本文抜粋>
-*-*-

お酒をやめると、酔っ払っていた時間と翌朝のだるい時間が有効に使える。
人によるだろうが、私は酔ってからは何かをする気にならなかった。
頭を使うのがだめだ。読書とか。
酔ってもできるのは、ゲーム、テレビ、料理、掃除くらいだ。
逆に酔っているからこそ耐えられるのは、他人の興味ない話を聞くことだ。聞き流すことへの罪悪感が薄まるから。
私にとっては断酒により何でもできる時間が増えたことは間違いない。浮いた時間とも言える。
この時間を使って文章を書くことにしてみた。
私は文章を書く仕事をしたかった。もっと言えば自由に書く仕事がしたかった。なので、詩人や歌人、俳人に憧れた。
これらは勉強したり読んだりするのは楽しいが、いざ自分で作ろうとすると難しく苦痛なのであった。
名著『短歌パラダイス』のように自在に短歌がつくれればなあ、と思ったが叶わず。

-*-*-

提供項目>
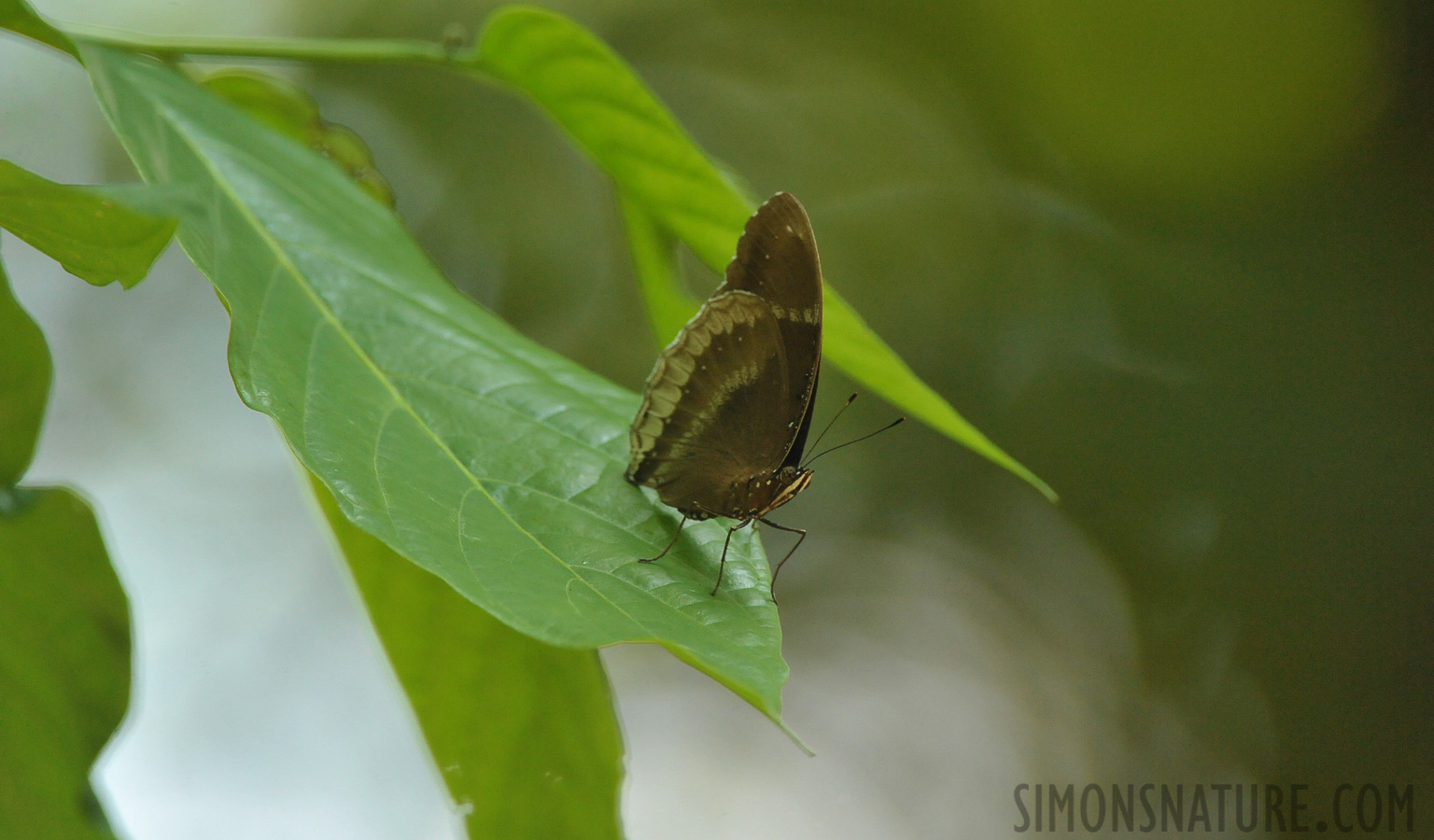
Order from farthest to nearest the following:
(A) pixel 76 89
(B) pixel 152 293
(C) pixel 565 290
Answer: (C) pixel 565 290 < (B) pixel 152 293 < (A) pixel 76 89

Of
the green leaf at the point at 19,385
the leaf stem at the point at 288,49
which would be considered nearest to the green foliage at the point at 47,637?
the green leaf at the point at 19,385

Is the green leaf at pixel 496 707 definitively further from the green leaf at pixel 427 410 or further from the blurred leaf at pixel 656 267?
the blurred leaf at pixel 656 267

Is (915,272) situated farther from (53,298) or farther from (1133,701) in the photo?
(53,298)

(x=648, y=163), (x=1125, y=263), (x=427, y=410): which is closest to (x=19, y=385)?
(x=427, y=410)

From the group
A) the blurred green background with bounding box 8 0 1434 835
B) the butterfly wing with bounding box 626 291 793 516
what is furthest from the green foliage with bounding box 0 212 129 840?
the blurred green background with bounding box 8 0 1434 835

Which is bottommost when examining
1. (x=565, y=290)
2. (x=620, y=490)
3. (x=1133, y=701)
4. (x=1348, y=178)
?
(x=1133, y=701)

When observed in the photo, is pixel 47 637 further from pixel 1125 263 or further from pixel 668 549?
pixel 1125 263

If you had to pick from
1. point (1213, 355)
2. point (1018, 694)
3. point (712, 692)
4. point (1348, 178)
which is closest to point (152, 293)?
point (712, 692)
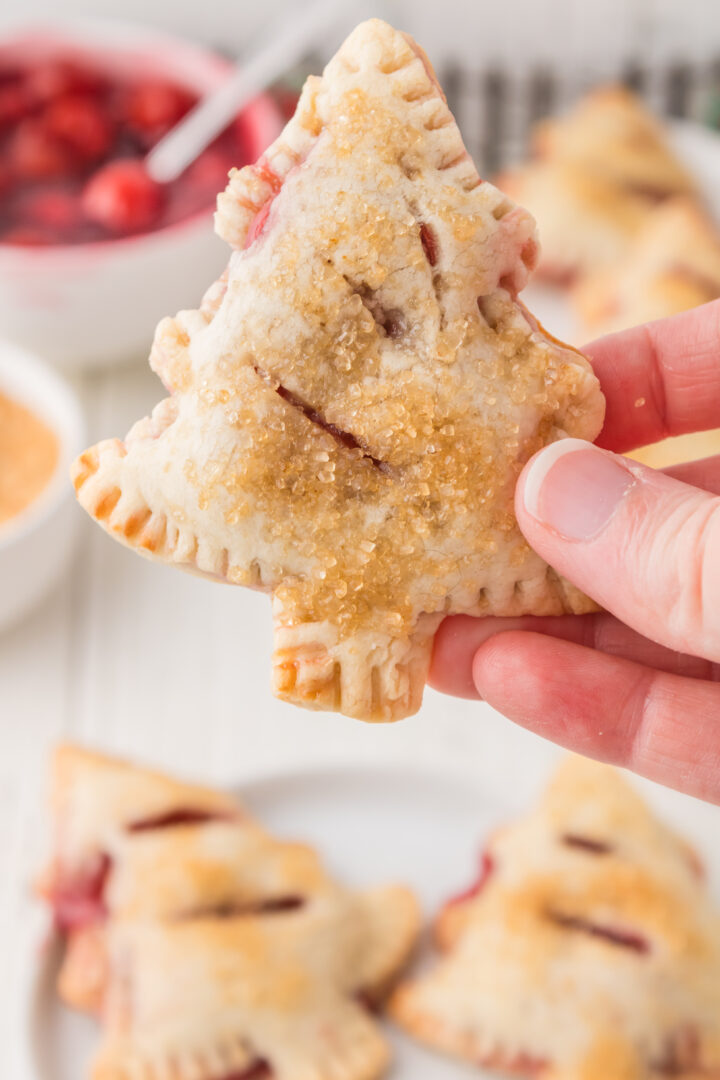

-*-*-

練習問題>
本文によると、筆者は断酒で増えた時間を使って何をすることにしたか。 本文だけを手がかりに答えること。

解答>
文章を書くこと。